A tu per tu con Benedetta Tobagi, scrittrice e giornalista, vincitrice del Premio Campiello
Francesco Mannoni
18.09.2023 06:00

La Resistenza delle donne (Einaudi, 376 pagine, 22 euro) con i 90 voti ottenuti dai 300 giurati segreti, s’impone sugli altri quattro finalisti, conquista Venezia e l’ambito Premio Super Campiello giunto quest’anno alla LXI edizione. E la scrittrice Benedetta Tobagi esulta per le tante eroiche partigiane che lottarono duramente e in molte si sacrificarono per la patria, torturate e assassinate dai nazisti e dai fascisti, delle quali racconta nel suo libro le imprese rischiose e il coraggio che nessuna minaccia o rischio seppe mai fermare o sottomettere.

Più che eroiche le donne della Resistenza, ma perché dopo la liberazione furono dimenticate, retrocesse ad una dimensione di supporto come non fossero state importanti e del tutto indispensabili alla lotta armata?
«L’ordine sociale patriarcale preesisteva al fascismo, e sopravvive al regime. In più, con la Guerra fredda, sul Paese cala una cappa conservatrice, in nome dell’anticomunismo. In questo contesto, l’esperienza di rottura della Resistenza va archiviata in fretta, le donne sono risospinte nelle case, devono cedere di nuovo i posti di lavoro agli uomini e, se lavorano, devono continuare a essere sottopagate.
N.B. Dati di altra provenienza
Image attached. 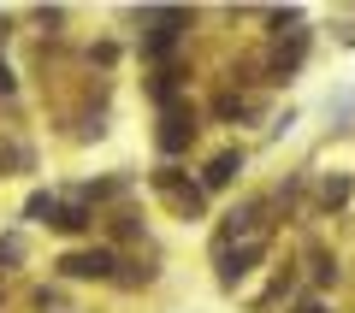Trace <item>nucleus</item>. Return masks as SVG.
<instances>
[{"mask_svg":"<svg viewBox=\"0 0 355 313\" xmlns=\"http://www.w3.org/2000/svg\"><path fill=\"white\" fill-rule=\"evenodd\" d=\"M60 272L65 278H113V254H101V249L95 254H65Z\"/></svg>","mask_w":355,"mask_h":313,"instance_id":"f257e3e1","label":"nucleus"},{"mask_svg":"<svg viewBox=\"0 0 355 313\" xmlns=\"http://www.w3.org/2000/svg\"><path fill=\"white\" fill-rule=\"evenodd\" d=\"M190 136H196V125H190L184 113H172V118H166V130H160V148H166V154H178Z\"/></svg>","mask_w":355,"mask_h":313,"instance_id":"f03ea898","label":"nucleus"},{"mask_svg":"<svg viewBox=\"0 0 355 313\" xmlns=\"http://www.w3.org/2000/svg\"><path fill=\"white\" fill-rule=\"evenodd\" d=\"M237 172H243V154H219V160L207 166V189H225Z\"/></svg>","mask_w":355,"mask_h":313,"instance_id":"7ed1b4c3","label":"nucleus"},{"mask_svg":"<svg viewBox=\"0 0 355 313\" xmlns=\"http://www.w3.org/2000/svg\"><path fill=\"white\" fill-rule=\"evenodd\" d=\"M53 225H60V231H83L89 219H83V207H65V213H53Z\"/></svg>","mask_w":355,"mask_h":313,"instance_id":"20e7f679","label":"nucleus"},{"mask_svg":"<svg viewBox=\"0 0 355 313\" xmlns=\"http://www.w3.org/2000/svg\"><path fill=\"white\" fill-rule=\"evenodd\" d=\"M53 213H60V207H53L48 195H36V201H30V219H53Z\"/></svg>","mask_w":355,"mask_h":313,"instance_id":"39448f33","label":"nucleus"},{"mask_svg":"<svg viewBox=\"0 0 355 313\" xmlns=\"http://www.w3.org/2000/svg\"><path fill=\"white\" fill-rule=\"evenodd\" d=\"M18 254H24V242H18V237H6V242H0V260H18Z\"/></svg>","mask_w":355,"mask_h":313,"instance_id":"423d86ee","label":"nucleus"},{"mask_svg":"<svg viewBox=\"0 0 355 313\" xmlns=\"http://www.w3.org/2000/svg\"><path fill=\"white\" fill-rule=\"evenodd\" d=\"M0 95H12V71L6 65H0Z\"/></svg>","mask_w":355,"mask_h":313,"instance_id":"0eeeda50","label":"nucleus"}]
</instances>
Ma un seme è stato piantato: molte continuano a impegnarsi e a fare politica, portando avanti il programma che era stato dei Gruppi di Difesa della donna, la principale organizzazione femminile della Resistenza: “portare la donna in un piano di parità rispetto all’uomo nel campo giuridico, economico e politico”».
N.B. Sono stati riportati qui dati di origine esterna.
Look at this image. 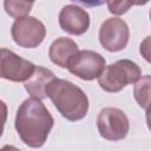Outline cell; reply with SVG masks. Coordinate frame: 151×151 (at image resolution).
<instances>
[{
	"instance_id": "cell-1",
	"label": "cell",
	"mask_w": 151,
	"mask_h": 151,
	"mask_svg": "<svg viewBox=\"0 0 151 151\" xmlns=\"http://www.w3.org/2000/svg\"><path fill=\"white\" fill-rule=\"evenodd\" d=\"M54 125V119L41 100L25 99L17 110L15 130L20 139L29 147H41Z\"/></svg>"
},
{
	"instance_id": "cell-2",
	"label": "cell",
	"mask_w": 151,
	"mask_h": 151,
	"mask_svg": "<svg viewBox=\"0 0 151 151\" xmlns=\"http://www.w3.org/2000/svg\"><path fill=\"white\" fill-rule=\"evenodd\" d=\"M46 96L58 112L70 122L80 120L87 114L88 98L86 93L66 79H53L46 88Z\"/></svg>"
},
{
	"instance_id": "cell-3",
	"label": "cell",
	"mask_w": 151,
	"mask_h": 151,
	"mask_svg": "<svg viewBox=\"0 0 151 151\" xmlns=\"http://www.w3.org/2000/svg\"><path fill=\"white\" fill-rule=\"evenodd\" d=\"M140 77V67L134 61L130 59H120L105 66L103 73L98 78V84L101 90L116 93L122 91L126 85L137 83Z\"/></svg>"
},
{
	"instance_id": "cell-4",
	"label": "cell",
	"mask_w": 151,
	"mask_h": 151,
	"mask_svg": "<svg viewBox=\"0 0 151 151\" xmlns=\"http://www.w3.org/2000/svg\"><path fill=\"white\" fill-rule=\"evenodd\" d=\"M97 129L101 138L110 142H118L127 136L130 122L123 110L117 107H104L98 113Z\"/></svg>"
},
{
	"instance_id": "cell-5",
	"label": "cell",
	"mask_w": 151,
	"mask_h": 151,
	"mask_svg": "<svg viewBox=\"0 0 151 151\" xmlns=\"http://www.w3.org/2000/svg\"><path fill=\"white\" fill-rule=\"evenodd\" d=\"M11 34L13 41L24 48L38 47L46 37L45 25L34 17H24L15 19L12 24Z\"/></svg>"
},
{
	"instance_id": "cell-6",
	"label": "cell",
	"mask_w": 151,
	"mask_h": 151,
	"mask_svg": "<svg viewBox=\"0 0 151 151\" xmlns=\"http://www.w3.org/2000/svg\"><path fill=\"white\" fill-rule=\"evenodd\" d=\"M105 66L106 60L100 53L91 50H81L71 59L67 70L79 79L91 81L100 77Z\"/></svg>"
},
{
	"instance_id": "cell-7",
	"label": "cell",
	"mask_w": 151,
	"mask_h": 151,
	"mask_svg": "<svg viewBox=\"0 0 151 151\" xmlns=\"http://www.w3.org/2000/svg\"><path fill=\"white\" fill-rule=\"evenodd\" d=\"M99 42L109 52L123 51L129 42L130 29L127 24L120 18L106 19L99 28Z\"/></svg>"
},
{
	"instance_id": "cell-8",
	"label": "cell",
	"mask_w": 151,
	"mask_h": 151,
	"mask_svg": "<svg viewBox=\"0 0 151 151\" xmlns=\"http://www.w3.org/2000/svg\"><path fill=\"white\" fill-rule=\"evenodd\" d=\"M35 65L8 48H0V78L20 83L26 81L34 72Z\"/></svg>"
},
{
	"instance_id": "cell-9",
	"label": "cell",
	"mask_w": 151,
	"mask_h": 151,
	"mask_svg": "<svg viewBox=\"0 0 151 151\" xmlns=\"http://www.w3.org/2000/svg\"><path fill=\"white\" fill-rule=\"evenodd\" d=\"M58 20L60 28L72 35H81L87 32L90 27L88 13L74 4L64 6L59 13Z\"/></svg>"
},
{
	"instance_id": "cell-10",
	"label": "cell",
	"mask_w": 151,
	"mask_h": 151,
	"mask_svg": "<svg viewBox=\"0 0 151 151\" xmlns=\"http://www.w3.org/2000/svg\"><path fill=\"white\" fill-rule=\"evenodd\" d=\"M78 45L71 38H57L48 48V57L53 64L61 68H67L68 63L78 52Z\"/></svg>"
},
{
	"instance_id": "cell-11",
	"label": "cell",
	"mask_w": 151,
	"mask_h": 151,
	"mask_svg": "<svg viewBox=\"0 0 151 151\" xmlns=\"http://www.w3.org/2000/svg\"><path fill=\"white\" fill-rule=\"evenodd\" d=\"M53 79H55V76L51 70L45 68L42 66H35L34 72L24 83V86H25V90L27 91V93L32 98L42 100V99L47 98L46 88Z\"/></svg>"
},
{
	"instance_id": "cell-12",
	"label": "cell",
	"mask_w": 151,
	"mask_h": 151,
	"mask_svg": "<svg viewBox=\"0 0 151 151\" xmlns=\"http://www.w3.org/2000/svg\"><path fill=\"white\" fill-rule=\"evenodd\" d=\"M150 85H151V77L149 74L139 78L133 87V96L138 105L144 109L145 111L150 104Z\"/></svg>"
},
{
	"instance_id": "cell-13",
	"label": "cell",
	"mask_w": 151,
	"mask_h": 151,
	"mask_svg": "<svg viewBox=\"0 0 151 151\" xmlns=\"http://www.w3.org/2000/svg\"><path fill=\"white\" fill-rule=\"evenodd\" d=\"M33 7V1H15V0H6L4 1V8L5 12L14 18V19H20L24 17H27L29 11Z\"/></svg>"
},
{
	"instance_id": "cell-14",
	"label": "cell",
	"mask_w": 151,
	"mask_h": 151,
	"mask_svg": "<svg viewBox=\"0 0 151 151\" xmlns=\"http://www.w3.org/2000/svg\"><path fill=\"white\" fill-rule=\"evenodd\" d=\"M131 6H132V4L127 2V1H109L107 2V7H109L110 13L116 14V15H120V14L126 13Z\"/></svg>"
},
{
	"instance_id": "cell-15",
	"label": "cell",
	"mask_w": 151,
	"mask_h": 151,
	"mask_svg": "<svg viewBox=\"0 0 151 151\" xmlns=\"http://www.w3.org/2000/svg\"><path fill=\"white\" fill-rule=\"evenodd\" d=\"M7 114H8L7 105L5 104V101H2L0 99V137L4 133V127H5V123L7 120Z\"/></svg>"
},
{
	"instance_id": "cell-16",
	"label": "cell",
	"mask_w": 151,
	"mask_h": 151,
	"mask_svg": "<svg viewBox=\"0 0 151 151\" xmlns=\"http://www.w3.org/2000/svg\"><path fill=\"white\" fill-rule=\"evenodd\" d=\"M0 151H21V150H19L13 145H5L2 149H0Z\"/></svg>"
}]
</instances>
Nella storia ufficiale della Resistenza, inizialmente delle donne e del loro coraggioso apporto si parlava poco. Si trattava di una sottovalutazione della loro attività, o d’altro?
«Per molti anni, nell’immaginario collettivo, la “vera” Resistenza è stata solo quella armata, quindi una faccenda da maschi (le donne combattenti armate sono state effettivamente una minoranza, per quanto significativa); anche nel resto d’Europa, il riconoscimento dell’importanza della “Resistenza civile” arriva decenni dopo la fine della guerra. Il contributo femminile era dunque rappresentato come puramente ancillare. Invece è stato fondamentale: senza donne, nell’Italia occupata e spaccata in due dopo l’8 settembre, la Resistenza non sarebbe stata possibile sotto il profilo logistico e operativo».
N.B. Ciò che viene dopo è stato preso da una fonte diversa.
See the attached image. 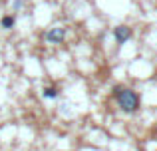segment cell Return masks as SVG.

Che cosa ha spinto le donne, a parte l’amor di patria, fino ad allora custodi dei focolari domestici ad affiancare gli uomini in qualunque modo potessero per far trionfare gli ideali di riscatto e di libertà?
«Tranne rari casi, alle donne erano preclusi lo studio, l’accesso alle professioni e alla vita pubblica. C’era stata una minoranza di militanti antifasciste già attive in clandestinità, donne che spesso si battevano dal principio del secolo sul luogo di lavoro per maggiori tutele e paghe più giuste, ma per gran parte delle donne la Resistenza è l’occasione di avvicinarsi alla politica per la prima volta. Molto spesso però è una scelta “prepolitica”, dettata da ragioni etiche ed esistenziali: le donne sono stanche della guerra, rifiutano la violenza feroce dei nazifascisti, sentono di dover fare qualcosa per porre fine ai massacri. Molte di loro diranno infatti di aver fatto “la guerra alla guerra”».

Molte le eroine che lei ricorda nel suo libro, molte le donne che sono state uccise magari dopo torture tremende: quale insegnamento ci rimanda il loro coraggio e abnegazione?
«Oltre la paura e i pericoli terribili, i racconti delle partigiane trasudano vitalità, gioia di vivere, il senso di pienezza di chi si sente parte di qualcosa di più grande, che dà significato alla vita... Il loro insegnamento trascende il momento storico. Le donne compiono, innanzitutto, una scelta di assoluta gratuità: avrebbero potuto restare a casa, aspettare che la tempesta passasse, invece decidono di non restare indifferenti e fare la propria parte. Ci mostrano, poi, che esistono mille modi diversi di lottare e fare la propria parte nel mondo, a seconda delle attitudini. Infine, mostrano come impegnarsi per il bene collettivo possa essere tutt’uno con un percorso di liberazione e realizzazione personale. Mi sembra che siano insegnamenti validi e preziosi per il nostro presente. E anche per il nostro avvenire».